What are the biggest reasons newcomers give up on OCaml?

I’m not sure anything actionable will come of this thread but I’ll give my two cents :slight_smile:

For me the main thing which I find lacking and could be improved is documentation.

Ocaml is different enough that it’s quite easy to get lost at the beginning. If you want to dedicate, let’s say a morning, to explore the language knowing nothing about it, you’ll probably fail. Which is not the case for other languages.

I’ll give an example of a bad documentation experience:

You want to find out how dealing with SQL would be in Ocaml, you find about caqti.

You go to its repo, the example doesn’t actually contain any CRUD operations :frowning:

You look for examples, see that the README points to an article/tutorial on Medium, which talks about jbuilder which then leads you into a rabbit hole, so you waste time trying to understand what this tool was and how it is related to your current problem of trying to make your demo work.

I’m interested in Ocaml enough to push through but I can easily imagine some people dropping out at this stage, which is unfortunate.

I’m not picking on caqti btw, it’s just a random example. I’ve also stumbled upon certain projects with absolutely no documentation - such a shame.

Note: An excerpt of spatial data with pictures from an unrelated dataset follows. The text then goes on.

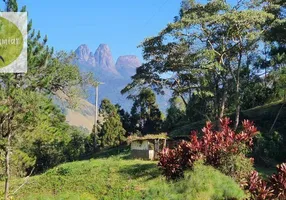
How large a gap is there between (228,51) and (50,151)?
15.8 metres

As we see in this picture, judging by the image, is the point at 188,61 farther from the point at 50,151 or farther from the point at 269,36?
the point at 50,151

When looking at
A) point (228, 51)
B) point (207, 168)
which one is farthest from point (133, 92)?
point (207, 168)

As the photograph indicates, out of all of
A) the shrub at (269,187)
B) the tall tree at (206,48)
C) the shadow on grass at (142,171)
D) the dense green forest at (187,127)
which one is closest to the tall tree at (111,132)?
the dense green forest at (187,127)

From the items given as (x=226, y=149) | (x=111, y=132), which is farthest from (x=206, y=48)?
(x=111, y=132)

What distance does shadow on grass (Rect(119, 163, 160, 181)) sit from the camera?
12.9 metres

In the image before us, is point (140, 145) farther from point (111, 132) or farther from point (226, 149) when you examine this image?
Answer: point (111, 132)

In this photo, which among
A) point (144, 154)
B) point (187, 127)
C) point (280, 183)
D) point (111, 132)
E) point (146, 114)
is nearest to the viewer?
point (280, 183)

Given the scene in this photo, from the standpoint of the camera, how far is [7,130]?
43.0 feet

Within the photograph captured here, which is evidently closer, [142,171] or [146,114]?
[142,171]

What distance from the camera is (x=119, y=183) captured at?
12.7 metres

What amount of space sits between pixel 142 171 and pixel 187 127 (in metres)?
10.1

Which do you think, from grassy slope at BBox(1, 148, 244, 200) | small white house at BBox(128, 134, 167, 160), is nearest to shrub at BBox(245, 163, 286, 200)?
grassy slope at BBox(1, 148, 244, 200)

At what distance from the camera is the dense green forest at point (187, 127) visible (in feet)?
23.7

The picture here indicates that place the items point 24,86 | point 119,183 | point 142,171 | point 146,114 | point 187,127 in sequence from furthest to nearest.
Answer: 1. point 146,114
2. point 187,127
3. point 142,171
4. point 119,183
5. point 24,86
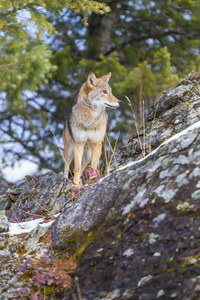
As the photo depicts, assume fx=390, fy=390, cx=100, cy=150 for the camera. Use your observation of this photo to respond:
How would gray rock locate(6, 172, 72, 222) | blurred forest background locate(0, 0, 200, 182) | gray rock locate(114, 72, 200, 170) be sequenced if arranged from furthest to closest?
1. blurred forest background locate(0, 0, 200, 182)
2. gray rock locate(114, 72, 200, 170)
3. gray rock locate(6, 172, 72, 222)

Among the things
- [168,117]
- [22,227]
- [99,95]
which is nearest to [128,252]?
[22,227]

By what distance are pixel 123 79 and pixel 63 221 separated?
39.4ft

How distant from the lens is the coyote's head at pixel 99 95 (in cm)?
786

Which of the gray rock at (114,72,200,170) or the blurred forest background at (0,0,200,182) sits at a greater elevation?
the gray rock at (114,72,200,170)

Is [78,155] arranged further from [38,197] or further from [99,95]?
[38,197]

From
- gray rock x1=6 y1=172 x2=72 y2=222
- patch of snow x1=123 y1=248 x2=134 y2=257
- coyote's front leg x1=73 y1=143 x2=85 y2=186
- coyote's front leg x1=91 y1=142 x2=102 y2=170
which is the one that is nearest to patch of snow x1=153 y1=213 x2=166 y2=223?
patch of snow x1=123 y1=248 x2=134 y2=257

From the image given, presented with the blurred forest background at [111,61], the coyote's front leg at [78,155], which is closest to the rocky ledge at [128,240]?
the coyote's front leg at [78,155]

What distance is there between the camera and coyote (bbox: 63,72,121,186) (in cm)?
794

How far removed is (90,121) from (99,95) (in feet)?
1.89

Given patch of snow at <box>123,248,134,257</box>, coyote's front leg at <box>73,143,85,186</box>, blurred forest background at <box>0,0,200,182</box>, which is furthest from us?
blurred forest background at <box>0,0,200,182</box>

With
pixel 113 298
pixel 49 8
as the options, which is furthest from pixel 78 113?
pixel 113 298

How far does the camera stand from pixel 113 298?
2.86 metres

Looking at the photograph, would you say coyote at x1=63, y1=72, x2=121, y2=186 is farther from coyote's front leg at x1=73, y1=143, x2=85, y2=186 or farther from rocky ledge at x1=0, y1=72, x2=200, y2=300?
rocky ledge at x1=0, y1=72, x2=200, y2=300

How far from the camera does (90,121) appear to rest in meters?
7.93
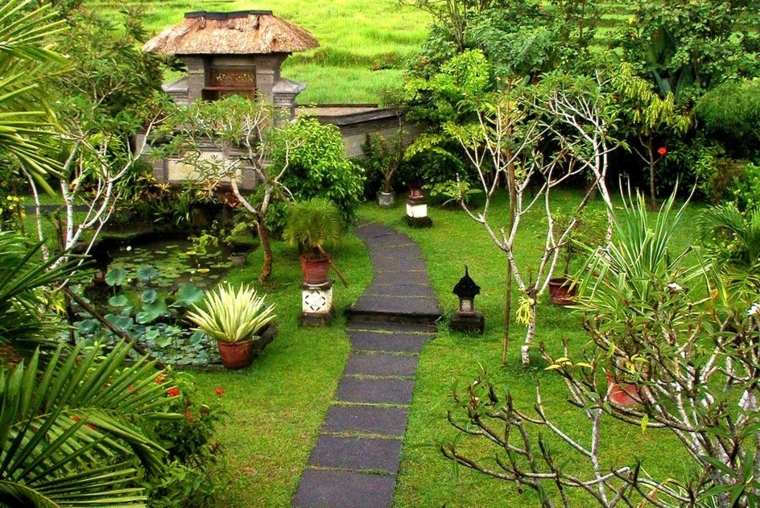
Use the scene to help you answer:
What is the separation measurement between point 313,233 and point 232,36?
5.01 meters

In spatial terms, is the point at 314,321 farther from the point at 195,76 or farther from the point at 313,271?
the point at 195,76

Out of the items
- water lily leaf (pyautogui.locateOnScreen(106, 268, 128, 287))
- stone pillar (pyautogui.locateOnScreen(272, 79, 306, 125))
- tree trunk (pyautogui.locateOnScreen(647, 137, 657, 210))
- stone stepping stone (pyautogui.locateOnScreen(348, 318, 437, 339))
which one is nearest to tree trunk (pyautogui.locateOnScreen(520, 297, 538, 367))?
stone stepping stone (pyautogui.locateOnScreen(348, 318, 437, 339))

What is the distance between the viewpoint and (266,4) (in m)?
25.8

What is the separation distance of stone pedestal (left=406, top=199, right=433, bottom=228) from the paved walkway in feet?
4.40

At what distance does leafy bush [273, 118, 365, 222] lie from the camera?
11961 millimetres

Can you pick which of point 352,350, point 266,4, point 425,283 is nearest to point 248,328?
point 352,350

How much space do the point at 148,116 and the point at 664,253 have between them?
9.02 metres

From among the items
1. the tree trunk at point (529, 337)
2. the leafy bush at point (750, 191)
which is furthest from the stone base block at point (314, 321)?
the leafy bush at point (750, 191)

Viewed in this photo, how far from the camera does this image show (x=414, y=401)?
8.13 meters

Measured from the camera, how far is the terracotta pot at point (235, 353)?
8.78 meters

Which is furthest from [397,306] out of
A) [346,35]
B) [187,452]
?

Of course, we can go read the source code, etc. But my main point is more documentation = less friction = better :slight_smile:

IMO, the Ocaml community should take inspiration from Elixir, for which its tool-chain enables generating documentation such as this:

I’m not quite sure what the documentation story of Ocaml is, and I understand the tooling keeps on improving.

Overall, I’m very happy with Ocaml, but if documentation (and maybe the related tooling) could be improved it’d be that much better!